Já o artigo 185.º foi objecto de alterações relevantes. A epígrafe “exclusão de arbitragem” deu lugar a “limites da arbitragem” e foi introduzido um n.º 2 que passou a dispor que “nos litígios sobre questões de legalidade, os árbitros decidem estritamente segundo o direito constituído, não podendo pronunciar-se sobre a conveniência ou oportunidade da atuação administrativa, nem julgar segundo a equidade”. Foram acrescentados dois novos artigos: o 185.º-A que cuida da “impugnação das decisões arbitrais”, remetendo para os termos estabelecidos na Lei da Arbitragem Voluntária, e o 185.º-B que estabelece a obrigatoriedade de “publicidade das decisões arbitrais” transitadas em julgado “por via informática, em base de dados organizada pelo Ministério da Justiça”. O legislador com esta inserção pretende contribuir para a solidificação da “jurisprudência arbitral”, que em regra apresenta um grau de profundidade e de especialidade merecedores de acesso público coligido.
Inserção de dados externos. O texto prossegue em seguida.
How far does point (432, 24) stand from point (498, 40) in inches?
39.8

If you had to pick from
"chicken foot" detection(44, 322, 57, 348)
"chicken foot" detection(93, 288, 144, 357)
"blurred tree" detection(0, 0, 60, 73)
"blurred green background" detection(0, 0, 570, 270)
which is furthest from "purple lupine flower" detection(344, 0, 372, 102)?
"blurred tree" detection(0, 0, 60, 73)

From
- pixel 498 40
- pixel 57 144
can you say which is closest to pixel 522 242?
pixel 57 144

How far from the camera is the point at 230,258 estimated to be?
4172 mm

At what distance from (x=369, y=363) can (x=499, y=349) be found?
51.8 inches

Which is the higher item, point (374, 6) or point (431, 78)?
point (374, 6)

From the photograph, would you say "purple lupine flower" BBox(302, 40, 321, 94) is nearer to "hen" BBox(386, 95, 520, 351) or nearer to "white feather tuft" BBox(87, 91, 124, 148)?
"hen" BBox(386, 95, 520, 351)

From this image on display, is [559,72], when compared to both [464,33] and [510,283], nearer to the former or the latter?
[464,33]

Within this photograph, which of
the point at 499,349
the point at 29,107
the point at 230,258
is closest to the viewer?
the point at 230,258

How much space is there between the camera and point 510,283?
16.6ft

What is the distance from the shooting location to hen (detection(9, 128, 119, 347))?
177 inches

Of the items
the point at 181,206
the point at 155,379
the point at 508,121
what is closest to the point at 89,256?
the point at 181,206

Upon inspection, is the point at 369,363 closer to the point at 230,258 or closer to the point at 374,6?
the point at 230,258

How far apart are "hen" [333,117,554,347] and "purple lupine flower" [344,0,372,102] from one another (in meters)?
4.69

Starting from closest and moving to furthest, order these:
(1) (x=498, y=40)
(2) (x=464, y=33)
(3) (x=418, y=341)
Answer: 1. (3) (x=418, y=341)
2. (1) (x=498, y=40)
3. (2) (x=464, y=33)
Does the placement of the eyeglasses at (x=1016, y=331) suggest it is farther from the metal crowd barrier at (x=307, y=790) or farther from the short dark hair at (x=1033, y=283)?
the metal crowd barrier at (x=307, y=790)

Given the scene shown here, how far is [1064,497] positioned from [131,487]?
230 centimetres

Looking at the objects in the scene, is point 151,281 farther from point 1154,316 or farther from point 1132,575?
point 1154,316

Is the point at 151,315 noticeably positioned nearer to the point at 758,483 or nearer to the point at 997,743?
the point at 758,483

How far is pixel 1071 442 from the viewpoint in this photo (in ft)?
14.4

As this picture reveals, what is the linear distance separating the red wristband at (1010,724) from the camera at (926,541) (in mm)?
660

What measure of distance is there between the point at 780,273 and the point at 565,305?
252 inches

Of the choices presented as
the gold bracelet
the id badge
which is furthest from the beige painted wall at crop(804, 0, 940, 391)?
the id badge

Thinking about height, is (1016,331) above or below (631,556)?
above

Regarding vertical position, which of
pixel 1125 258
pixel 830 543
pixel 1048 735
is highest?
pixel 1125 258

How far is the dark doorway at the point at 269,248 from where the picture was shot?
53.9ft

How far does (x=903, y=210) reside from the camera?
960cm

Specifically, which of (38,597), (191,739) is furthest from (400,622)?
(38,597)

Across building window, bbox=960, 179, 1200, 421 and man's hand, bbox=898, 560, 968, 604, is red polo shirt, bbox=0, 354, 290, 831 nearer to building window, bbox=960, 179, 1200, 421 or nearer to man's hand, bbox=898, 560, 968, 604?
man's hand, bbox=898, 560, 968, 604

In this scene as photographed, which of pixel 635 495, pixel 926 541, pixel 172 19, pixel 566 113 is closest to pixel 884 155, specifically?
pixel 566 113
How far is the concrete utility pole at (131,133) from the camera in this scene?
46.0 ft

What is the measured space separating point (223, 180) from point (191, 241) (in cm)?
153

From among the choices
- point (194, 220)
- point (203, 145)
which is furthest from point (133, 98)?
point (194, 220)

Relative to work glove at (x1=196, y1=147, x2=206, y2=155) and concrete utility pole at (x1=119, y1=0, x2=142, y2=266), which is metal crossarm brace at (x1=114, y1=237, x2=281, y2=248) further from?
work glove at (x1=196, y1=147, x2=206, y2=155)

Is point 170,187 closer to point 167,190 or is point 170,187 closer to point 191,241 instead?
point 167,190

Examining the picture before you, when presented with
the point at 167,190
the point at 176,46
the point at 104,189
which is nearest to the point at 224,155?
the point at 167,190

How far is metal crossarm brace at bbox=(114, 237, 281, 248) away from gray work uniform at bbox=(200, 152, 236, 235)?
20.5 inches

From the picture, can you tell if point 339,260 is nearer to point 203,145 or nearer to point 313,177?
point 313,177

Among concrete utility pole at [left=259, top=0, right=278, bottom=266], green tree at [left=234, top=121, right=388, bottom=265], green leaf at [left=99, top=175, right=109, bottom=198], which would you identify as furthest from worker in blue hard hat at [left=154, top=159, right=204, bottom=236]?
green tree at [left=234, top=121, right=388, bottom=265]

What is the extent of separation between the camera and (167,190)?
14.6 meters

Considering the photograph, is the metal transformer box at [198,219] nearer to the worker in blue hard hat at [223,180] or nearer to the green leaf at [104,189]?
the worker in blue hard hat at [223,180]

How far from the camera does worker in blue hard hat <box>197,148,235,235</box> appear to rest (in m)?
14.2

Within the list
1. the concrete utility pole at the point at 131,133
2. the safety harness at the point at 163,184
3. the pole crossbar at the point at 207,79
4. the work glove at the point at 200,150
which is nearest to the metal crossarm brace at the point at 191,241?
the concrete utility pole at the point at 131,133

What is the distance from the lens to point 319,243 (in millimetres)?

O artigo 186.º foi revogado. Quanto ao artigo 187.º do CPTA, relativo à “instalação de centros de arbitragem”, ocorreram alterações significativas, com o corpo do n.º 1 a ser desenvolvido. As alíneas a) – referente aos contratos – e b) – responsabilidade civil da administração – do n.º 1 foram revogadas. Neste sentido, “O Estado pode, nos termos da lei, autorizar a instalação de centros de arbitragem institucionalizada destinados à composição de litígios passíveis de arbitragem nos termos do artigo 180.º, designadamente matérias: c) relações jurídicas de emprego público; d) sistemas públicos de proteção social e d) urbanismo. Já no n.º 2 do 187.º, as alterações foram pontuais tendo o n.º 3 permanecido inalterado.

Uma vez retratadas, de forma sintética, as alterações legislativas ocorridas nos artigos 180.º a 187.º do CPTA, cumpre agora assinalar o ponto que, durante os trabalhos preparatórios de revisão do CPTA, foi sendo apontado como fracturante nesta matéria. Referimo-nos em especial à possibilidade, aberta pela alínea c) do n.º 1 do artigo 180.º, de os Tribunais Arbitrais se debruçarem sobre “Questões respeitantes à validade de actos administrativos, salvo determinação legal em contrário”. Determinadas posições Doutrinárias e algumas posições apresentadas em sede de ante-projecto –i.a. a do Conselho Superior dos Tribunais Administrativos e Fiscais – evidenciaram reservas quanto à conformidade da disposição com os preceitos Constitucionais. Para os que propugnam a referida tese, poderá traduzir, no limite, que a validade dos actos administrativos se poderá configurar como matéria que se encontra na disponibilidade das partes, respeitando a lógica subjacente à submissão dos diferendos à sede arbitral que por natureza é um processo de partes. Considerar a validade dos actos administrativos como passíveis de livre disponibilidade das partes poderia colocar em causa “a reserva material de jurisdição administrativa, definida pela Constituição”. Caberá analisar a este respeito, o previsto no n.º 2 do 185.º, que procura salvaguardar, por um lado, o princípio da separação de poderes entre o poder judicial e a Administração ao determinar que, nos litígios sobre questões de legalidade, o Tribunal Arbitral não pode imiscuir-se nos âmbitos da conveniência e da oportunidade da actividade administrativa, e, por outro, impondo nestes domínios a decisão estritamente segundo o direito constituído.

Só o tempo poderá demonstrar a bondade das alterações introduzidas. Fica aqui um contributo madrugador a servir de ponto de partida, sempre merecedor de análises mais profundas.

Artigo escrito ao abrigo do anterior acordo ortográfico.